# Calculating time to reduce alcohol in wine using heating method

• ArtZ
In summary: The summary is that the person is looking for a way to reduce the ethanol content in wine for health or personal reasons. They are trying to find a model to describe the kinetics of alcohol removal and are having trouble with the first-order reaction model. They have found a pre-exponential factor, an activation energy, a gas constant, and a temperature, and have solved for time and temperature. They have also solved for the alcohol concentration.
ArtZ
TL;DR Summary
Using rate kinetics to calculate the time to reach final CF of alcohol knowing starting C0 and heating T
Hi,

This is my first post on PF. I am engaged in a project seeking to find a simple way to reduce ethanol content in wine for those wishing to minimize alcohol intake for health or personal reasons. The alcohol-reduced wine will be used for cooking. Seems heating would do the trick however, the temperature must be kept as low as reasonable to minimize degradation to the wine flavor.

Keep in mind that my field is EE not CE so I am feeling this out as I go.

So as I understand it, the rate of alcohol removal in wine is dependent on several factors, including temperature, time, and alcohol concentration. One common model used to describe the kinetics of alcohol removal is the first-order reaction model, which assumes that the rate of reaction is proportional to the concentration of alcohol remaining in the wine.

The general equation for the first-order reaction model is:

dC/dt = -kC

where:
- dC/dt is the rate of change of alcohol concentration with time
- k is the reaction rate constant
- C is the concentration of alcohol in the wine at any given time

Assuming that the reaction follows first-order kinetics, seems that we can use the following equation to calculate the concentration of alcohol remaining in the wine after a given time:

C/C0 = exp(-kt)

where:
- C0 is the initial concentration of alcohol in the wine
- t is the time (in minutes)
- exp is the exponential function

I've defined the reaction rate constant, k, using the following:

k = A * exp(-Ea/RT)

where:

A is the pre-exponential factor or frequency factor, A = 10^13 s^-1
Ea is the activation energy, Ea = 65 kJ/mol = 65000 J/mol
R is the gas constant, R = 8.314 J/(mol*K)
T is the absolute temperature used in heating, T = 356.45 K

Substituting the values of A, Ea, R, and T into the equation, we get:
k = (10^13 s^-1) * exp(-65000 J/mol / (8.314 J/(mol*K) * 356.45 K))

k = 2.982 x 10^3 s^-1

When I solved for t using the above:

t = -ln(C/C0)/k

I found that the time, t, value returned, was too short given the Cf desired and the C0 of the unheated wine. The first-order reaction model does not account for the energy needed to overcome the heat of evaporation making this an incomplete solution to dC/dt.

As I understand it, the heat of vaporization or heat of evaporation, is the amount of energy that must be added to a liquid substance, to transform a quantity of that substance into a gas.

INFORMATION SHOWN -
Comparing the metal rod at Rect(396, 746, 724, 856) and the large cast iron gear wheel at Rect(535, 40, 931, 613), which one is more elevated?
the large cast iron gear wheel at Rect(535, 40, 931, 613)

WHAT THE TASK REQUIRES - Continue the forum post about lowering the alcohol content of wine by heating, starting after its final sentence.

RESULT FOR THIS TASK -
The heat of vaporization of ethanol (hfg) is (0.826 kJ/g). To incorporate we'll convert the heat of vaporization from kJ/g to J/mol. The molar mass of ethanol is 46.07 g/mol, so: hfg = 0.826 kJ/g * 1000 J/kJ * 1 mol/46.07 g = 17930 J/mol

In both equations below, C0 represents the starting alcohol concentration, Cf represents the desired final alcohol concentration, k is the rate constant for ethanol at the given temperature (in units of s^-1), hfg is the heat of vaporization for ethanol (in J/mol), and R is the gas constant (8.314 J/mol*K).

With some algebraic manipulation I arrived at these canonical forms of the t, and T equations, where t represents time (in seconds) and T represents temperature (in Kelvin):

To solve for time (given T):t = -ln(Cf/C0) / (k*(1 + (hfg/R*T)*k))

To solve for temperature (given t):T = hfg/(Rk) * (1/t - 1/(kln(Cf/C0)))

In both equations below, C0 represents the starting alcohol concentration, Cf represents the desired final alcohol concentration, k is the rate constant for ethanol at the given temperature (in units of s^-1), hfg is the heat of vaporization for ethanol (in J/mol), and R is the gas constant (8.314 J/mol*K).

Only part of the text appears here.